Dr. Michael Webb is doing his part to contribute to the quality of life for the residents of Southwest Iowa. An audiologist, he’s carrying on the family business that his father started in 1978. “I went to work with my father often while I was growing up,” he explained. “I saw what he did on a regular basis and saw how people’s hearing affects their lives. I knew it’s what I wanted to do. It’s where I can help.”
The plan had been for Dr. Webb to take over Audiological Services, Inc. (ASI) from his father after they practiced together for several years. But when his father passed away suddenly in 2011, the timeline was accelerated. He received his doctorate in audiology from San Diego State in 2014.
Dr. Webb explained that the vast majority of his patients are seniors. As people lose their hearing, they tend to become less social and less active in general. His goal is to keep people active and engaged in their communities. “People are staying more involved as they age,” he said. “They want to be with their grandchildren, and be a part of their lives.” Along with a generation determined to stay active, technology has made significant advances in hearing aids for them. “We see a lot of connectivity to other devices now; iPhones, Bluetooth devices, smart phones, for example. Hearing aids are fully digital, with lots of improvements in sound quality and background noise controls. Some are so small, they’re almost invisible!”

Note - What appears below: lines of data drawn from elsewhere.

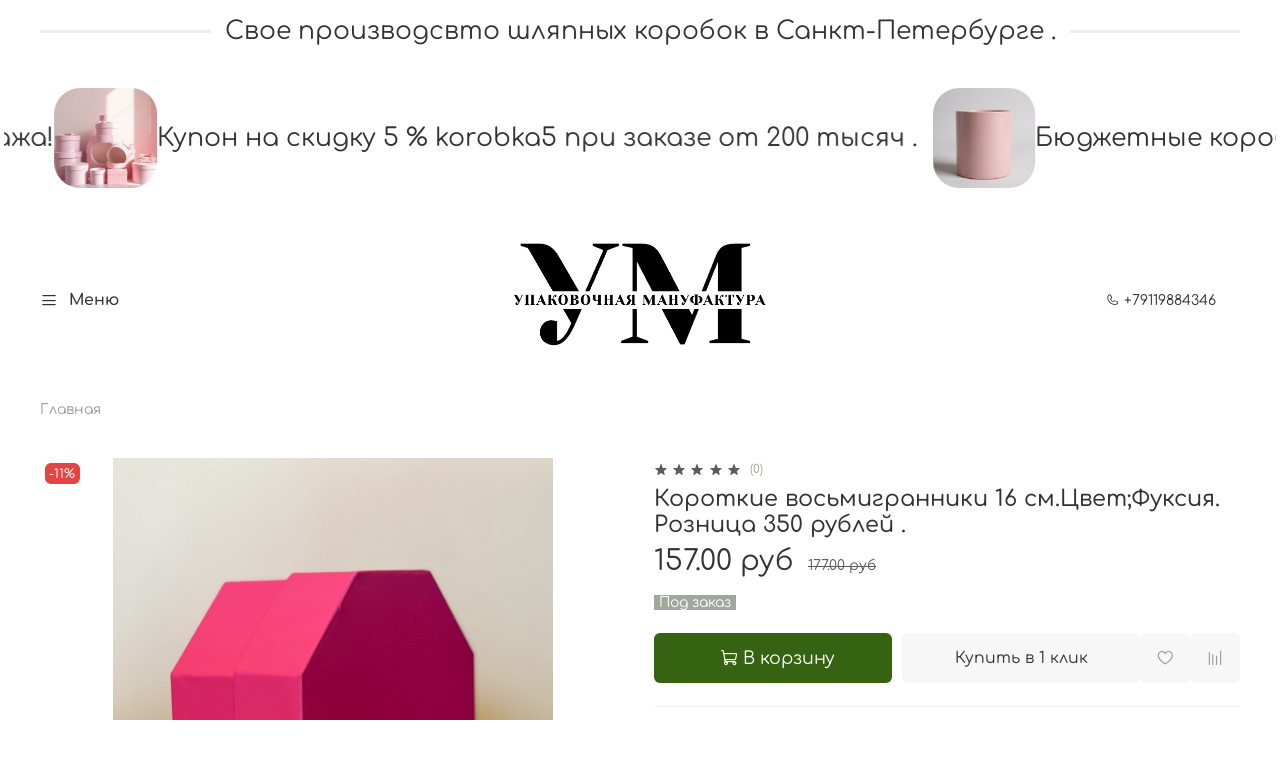

--- FILE ---
content_type: text/javascript
request_url: https://api.venyoo.ru/wnew.js?wc=venyoo/default/science&widget_id=5714854958333952
body_size: 149
content:
var venyooProxyScript = document.createElement('script');venyooProxyScript.src = '//api.venyoo.ru/widget-new.js?wc=venyoo/default/science&widget_id=5714854958333952&rf=' + encodeURIComponent(window.location.href);document.head.appendChild(venyooProxyScript);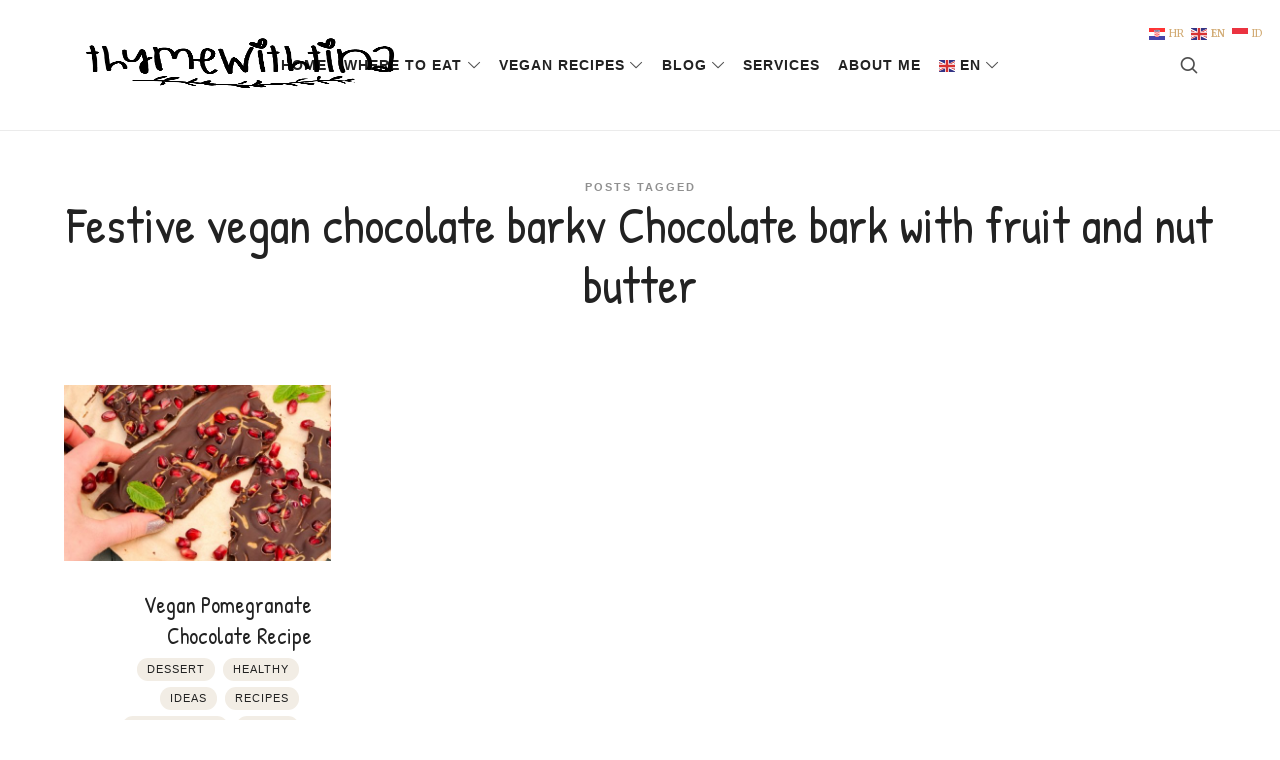

--- FILE ---
content_type: text/html; charset=utf-8
request_url: https://www.google.com/recaptcha/api2/aframe
body_size: 268
content:
<!DOCTYPE HTML><html><head><meta http-equiv="content-type" content="text/html; charset=UTF-8"></head><body><script nonce="Bl7myqfO522kjnPwJcABxw">/** Anti-fraud and anti-abuse applications only. See google.com/recaptcha */ try{var clients={'sodar':'https://pagead2.googlesyndication.com/pagead/sodar?'};window.addEventListener("message",function(a){try{if(a.source===window.parent){var b=JSON.parse(a.data);var c=clients[b['id']];if(c){var d=document.createElement('img');d.src=c+b['params']+'&rc='+(localStorage.getItem("rc::a")?sessionStorage.getItem("rc::b"):"");window.document.body.appendChild(d);sessionStorage.setItem("rc::e",parseInt(sessionStorage.getItem("rc::e")||0)+1);localStorage.setItem("rc::h",'1768508763960');}}}catch(b){}});window.parent.postMessage("_grecaptcha_ready", "*");}catch(b){}</script></body></html>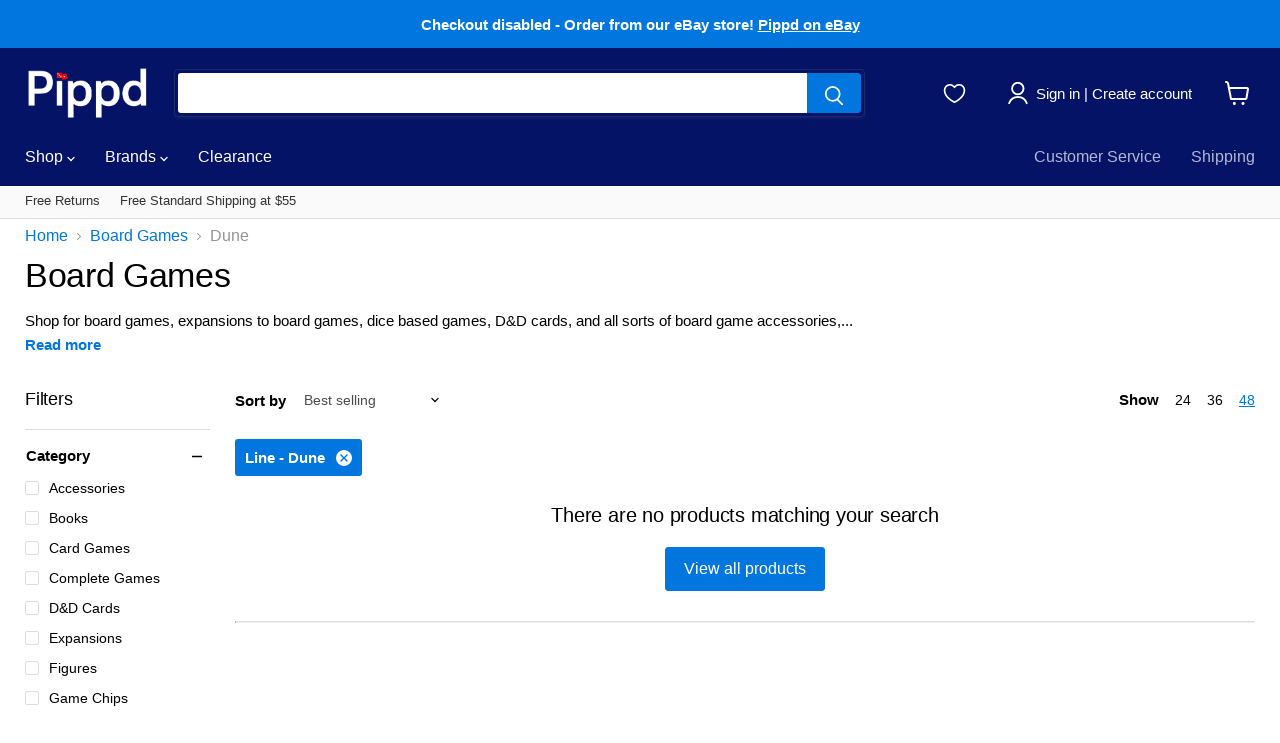

--- FILE ---
content_type: text/html; charset=utf-8
request_url: https://www.pippd.com/collections/board-games/line_wings-of-glory?_=1768571736838&view=_ajax-product-count
body_size: -185
content:



<template data-options>
  {
    "hash": "19b100ab7725c612f3d80ff203ca53cea5cadaafae3bf0f88f0fb4089fe08815"
  }
</template>

<template data-data>
  {
    "product_count": 1
  }
</template>


--- FILE ---
content_type: text/html; charset=utf-8
request_url: https://accounts.google.com/o/oauth2/postmessageRelay?parent=https%3A%2F%2Fwww.pippd.com&jsh=m%3B%2F_%2Fscs%2Fabc-static%2F_%2Fjs%2Fk%3Dgapi.lb.en.OE6tiwO4KJo.O%2Fd%3D1%2Frs%3DAHpOoo_Itz6IAL6GO-n8kgAepm47TBsg1Q%2Fm%3D__features__
body_size: 158
content:
<!DOCTYPE html><html><head><title></title><meta http-equiv="content-type" content="text/html; charset=utf-8"><meta http-equiv="X-UA-Compatible" content="IE=edge"><meta name="viewport" content="width=device-width, initial-scale=1, minimum-scale=1, maximum-scale=1, user-scalable=0"><script src='https://ssl.gstatic.com/accounts/o/2580342461-postmessagerelay.js' nonce="RfwNIee2iOf7sfdCo9uUvg"></script></head><body><script type="text/javascript" src="https://apis.google.com/js/rpc:shindig_random.js?onload=init" nonce="RfwNIee2iOf7sfdCo9uUvg"></script></body></html>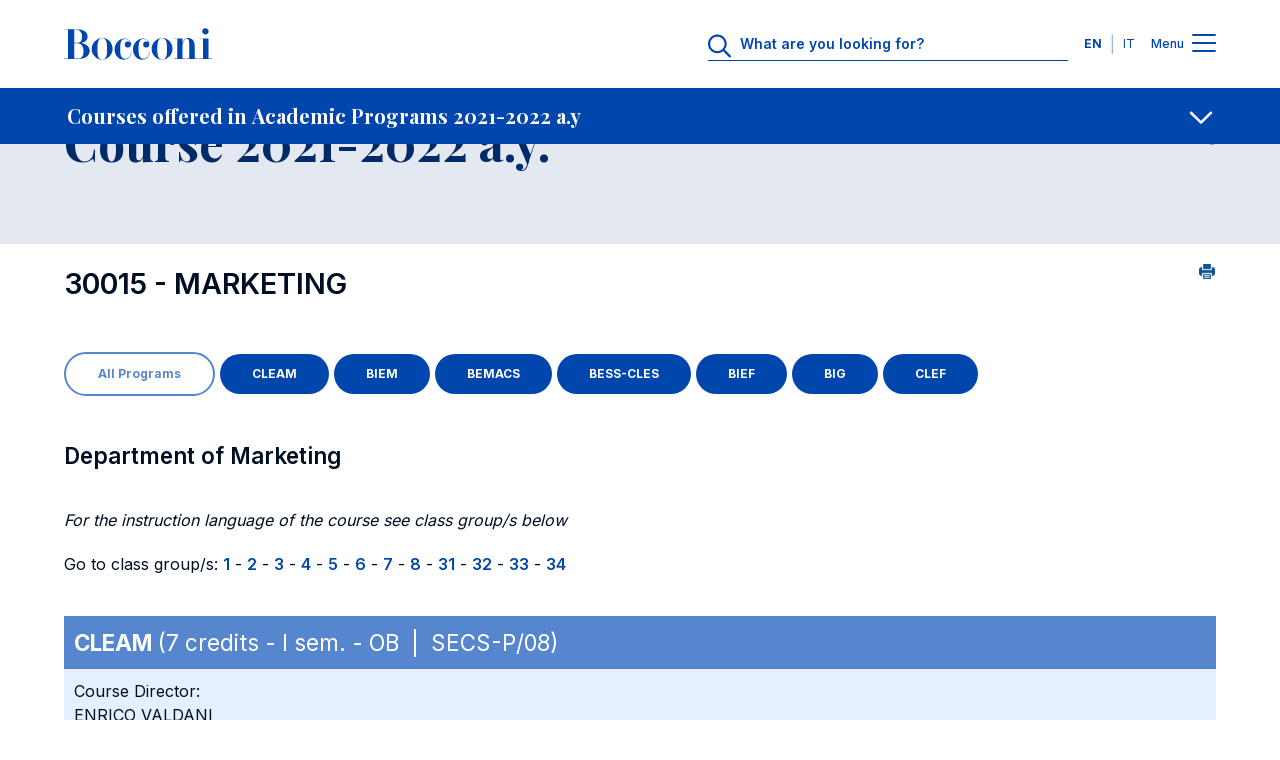

--- FILE ---
content_type: text/css
request_url: https://didattica.unibocconi.it/grafica/sito_social_sharing.css
body_size: 846
content:
@keyframes spinner-animation {
  0% {
    transform: rotate(0)
  }
  100% {
    transform: rotate(360deg)
  }
}
.bds-social-sharing {
  position: relative
}
.bds-social-sharing__button {
  width: 1.5rem;
  height: 1.5rem;
  padding: 0
}
.bds-social-sharing .bds-block-hidden {
  display: none
}
.bds-social-sharing__addtoany {
  position: absolute;
  top: 100%;
  right: 0;
  z-index: 999;
  max-width: 100vw;
  padding: 1rem;
  background: #fff;
  border-radius: .25rem;
  box-shadow: 0 4px 6px -2px rgba(0,0,0,.04),0 10px 15px -3px rgba(0,0,0,.08)
}
.bds-social-sharing__box-links {
  display: flex
}
.bds-social-sharing__box-close {
  position: absolute;
  top: .5rem;
  right: .5rem;
  line-height: 0;
  cursor: pointer
}
.bds-social-sharing__box-title {
  margin-top: .5rem;
  margin-bottom: 1.5rem;
  color: #0046ad;
  text-align: center
}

“Workplaces are doing a better job with hearing protection,” says Dr. Webb. “But hunters and farmers need to protect themselves while using guns and loud tractors, too.” He also recommends parents being aware of their children who always seem to have headphones in their ears “If you can hear the music they’re listening to, it’s too loud.”
Dr. Webb recommends a hearing screening around age 50 or 55. “To set a baseline.” Unfortunately, he says that most people wait for five or 10 years until they seek treatment. In that time, the brain becomes lazy. “If you’re not using it, you can lose the auditory part of the brain. So, it continues to affect what they’re able to hear,” he said. Because it gets worse slowly over time, it can be very hard for the patient to notice, when it may be so apparent to others.
Along with contributing to a less active, less social life, hearing loss has been linked to Alzheimer’s disease and dementia. It contributes to memory issues, can affect overall balance, and leads to a higher incidence of diabetes. It’s also linked to depression. “I want to help people stay connected,” says Dr. Webb. “Eyes connect you to objects. Ears connect you to people.” If you or a loved one is ready for a hearing screening, Dr. Webb is at Ringgold County Hospital on the first and third Tuesday of each month from 1:00-5:00 pm. Call 641-435-1288 for an appointment.
The signs and symptoms of hearing loss
Hearing loss that occurs gradually as you age (presbycusis) is common. About 25 percent of people in the United States between the ages of 55 and 64 have some degree of hearing loss. For those older than 65, the number of people with some hearing loss is almost 1 in 2. Aging and chronic exposure to loud noises are significant factors that contribute to hearing loss. Other factors, such as excessive earwax, can temporarily prevent your ears from conducting sounds as well as they should.
You can’t reverse most types of hearing loss. However, you don’t have to live in a world of muted, less distinct sounds. You and your doctor or a hearing specialist can take steps to improve what you hear.
Signs and symptoms of hearing loss may include:
• Muffling of speech and other sounds
• Difficulty understanding words, especially against background noise or in a crowd of people
• Trouble hearing consonants
• Frequently asking others to speak more slowly, clearly and loudly
• Needing to turn up the volume of the television or radio
• Withdrawal from conversations
• Avoidance of some social settings
Factors that may damage or lead to loss of the hairs and nerve cells in your inner ear include:
• Aging: Degeneration of delicate inner ear structures occurs over time.
• Loud noise: Exposure to loud sounds can damage the cells of your inner ear. Damage can occur with long-term exposure to loud noises, or from a short blast of noise, such as from a gunshot.
• Heredity: Your genetic makeup may make you more susceptible to ear damage from sound or deterioration from aging.
• Occupational noises: Jobs where loud noise is a regular part of the working environment, such as farming, construction or factory work, can lead to damage inside your ear.
• Recreational noises: Exposure to explosive noises, such as from firearms and jet engines, can cause immediate, permanent hearing loss. Other recreational activities with dangerously high noise
levels include snowmobiling, motorcycling or listening to loud music.
• Some medications: Drugs, such as the antibiotic gentamicin and certain chemotherapy drugs, can damage the inner ear. Temporary effects on your hearing — ringing in the ear (tinnitus) or hearing loss — can occur if you take very high doses of aspirin, other pain relievers, antimalarial drugs or loop diuretics.
• Some illnesses: Diseases or illnesses that result in high fever, such as meningitis, may damage the cochlea.